Tumor Medicine & Prevention - Juniper Publishers
Opinion
Supportive care in cancer medicine is primarily devoted to improve the quality of life of cancer patients, namely by minimizing the adverse effects of cancer therapy, such as, among many others, infections related to neutropenia and nausea/vomiting caused by chemotherapeutic agents.
The recent and dramatic development of new immunotherapy’s, especially those using the “checkpoint inhibitors”, represents a new challenge for supportive care, similar but probably more important than that posed by the introduction of “targeted therapies”. In both cases, the difficulty for the clinician results from the observation that these new side-effects are very different from those we learnt to control in chemotherapy-treated patients; these side-effects are also less predictable and require a delicate differential diagnosis, namely with potential infectious diseases.
It is also important to stress that we know these side-effects from large controlled studies that have established the efficacy of these new “immunotherapies”; however, there is very limited information about their incidence and clinical course in unselected patient populations which are representative of common practice.

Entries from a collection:
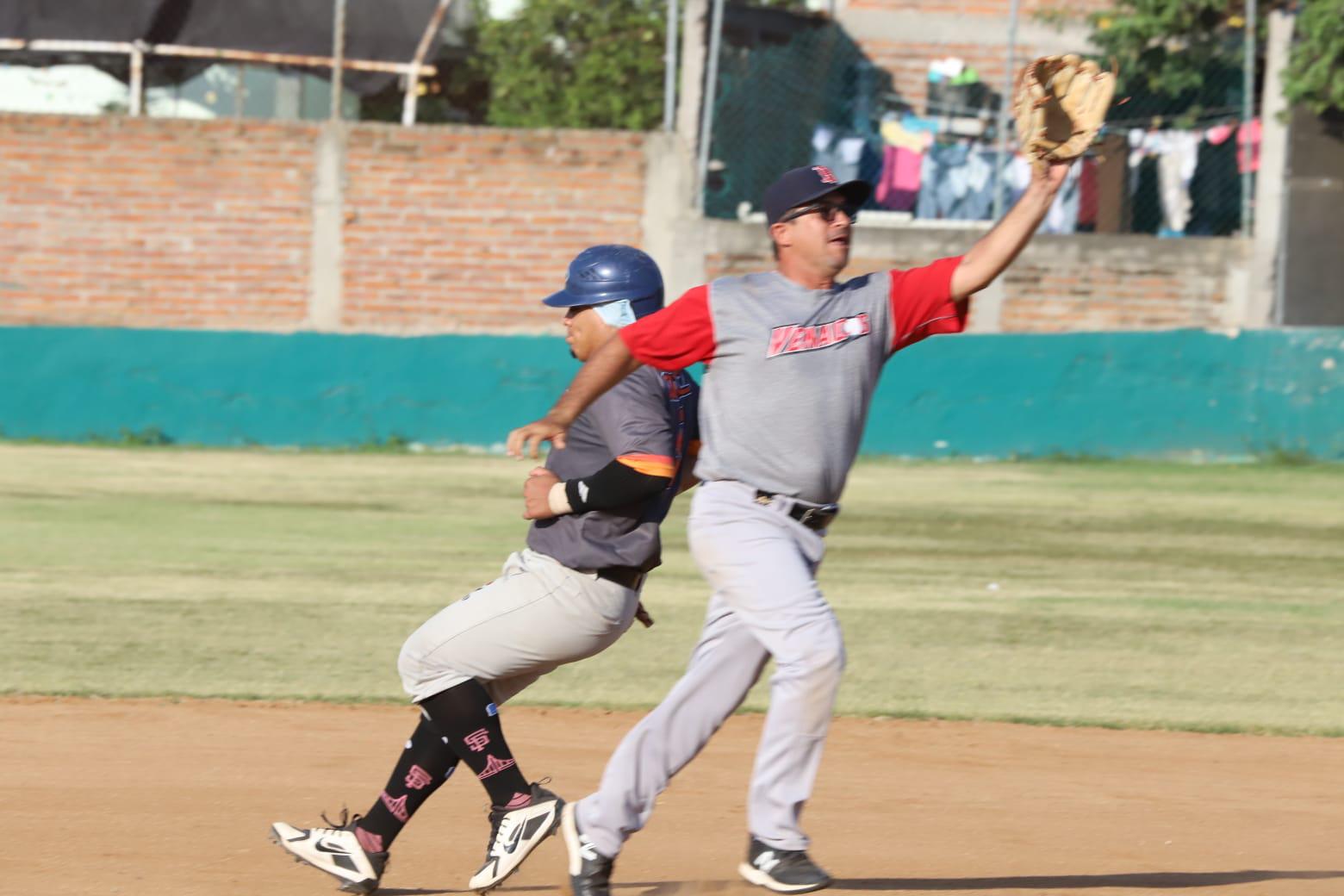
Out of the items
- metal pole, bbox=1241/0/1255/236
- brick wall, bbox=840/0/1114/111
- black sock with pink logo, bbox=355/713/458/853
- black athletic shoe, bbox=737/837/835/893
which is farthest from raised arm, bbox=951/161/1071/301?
brick wall, bbox=840/0/1114/111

WHAT THIS EXERCISE ASKS:
1. Transcribe the stretch of the cancer supportive care opinion from "Tumor Medicine &" through "by chemotherapeutic agents.".
2. Summarize the cancer supportive care opinion in two sentences.
3. List every kind of cancer treatment named in the cancer supportive care opinion.

ANSWERS BELOW:
1.
Tumor Medicine & Prevention - Juniper Publishers
Opinion
Supportive care in cancer medicine is primarily devoted to improve the quality of life of cancer patients, namely by minimizing the adverse effects of cancer therapy, such as, among many others, infections related to neutropenia and nausea/vomiting caused by chemotherapeutic agents.

2. Supportive care in cancer medicine aims to improve patients' quality of life by minimizing the adverse effects of therapy, such as neutropenia-related infections and chemotherapy-induced nausea and vomiting. New immunotherapies, especially checkpoint inhibitors, challenge supportive care because their side-effects are very different from those of chemotherapy, less predictable, require delicate differential diagnosis, and are known mainly from large controlled studies rather than from unselected patients in common practice.

3.
- chemotherapy
- immunotherapies (especially those using checkpoint inhibitors)
- targeted therapies